Is “succession planning” in an operating agreement essentially a section that deals with the transfer of membership interest in the event a member wishes to sell their interest, dies, is declared incompetent or goes bankrupt?

If those events are covered, does the operating agreement “provide for succession?”

Or, does providing for succession involve more specifics as to what qualifications a new member must have in order to become a voting member versus an assignee?

– Laurie, Texas


Answer

Most “template” operating agreements have transfer of membership interest provisions that essentially state that if a membership interest is transferred involuntarily, the transferee does not have voting rights unless the other members agree.

A provision like the above gives the LLC charging order protection, and is an asset protection tool. There is some adverse caselaw (in the bankruptcy context) when single member LLCs try this technique. Advanced asset protection is a tricky area of the law, and prone to abuse.

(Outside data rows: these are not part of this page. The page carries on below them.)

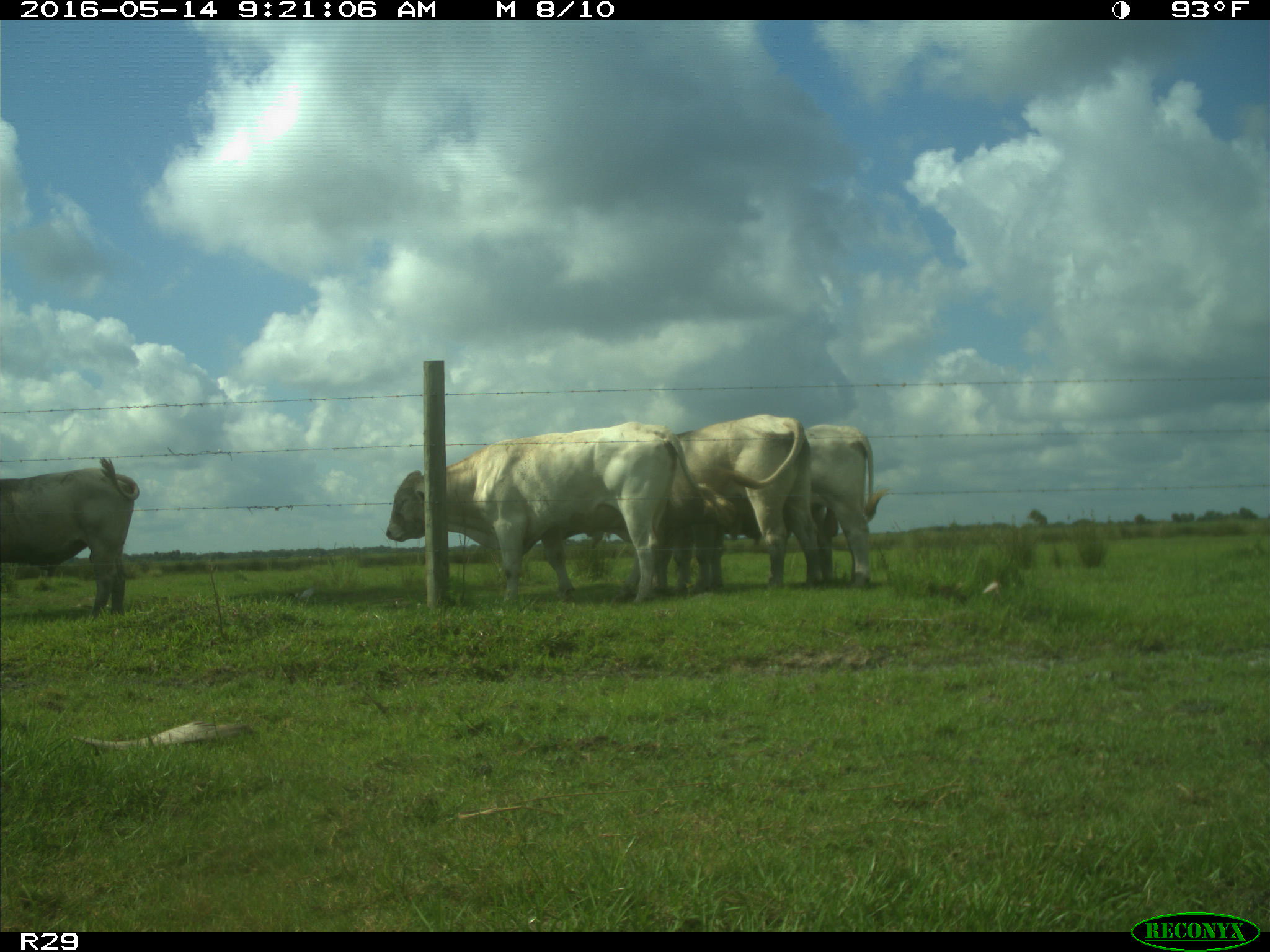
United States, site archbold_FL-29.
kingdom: Animalia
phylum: Chordata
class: Mammalia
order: Artiodactyla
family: Bovidae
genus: Bos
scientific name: Bos taurus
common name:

As a general rule, once you start getting into the finer details of clauses in operating agreements, you really need to think about consulting an attorney.

Services like Legalzoom and their cohorts are excellent resources for routine filings such as setting up your LLC and acting as registered agent and even for giving you a template operating agreement.

When you get into asset protection and the like, you must consult an attorney. Drafting a complex contract based on what “some guy on the internet” told you is foolish–even if “that guy” is me!

My suggestion is that you use online services like Legalzoom to do the routine filings, and use the savings from that to hire an attorney to write a customized operating agreement for your LLC.

An LLC membership interest is an asset like a share of stock, and in that sense, upon the death of the owner, it will be distributed according to the decedent’s will (or in the absence of a will, via state law). What rights the person inheriting the membership interest will have in terms of control of the LLC, voting rights, the right to force distributions of profits and so forth, is determined by the operating agreement. That is where the asset protection issues discussed above come into play.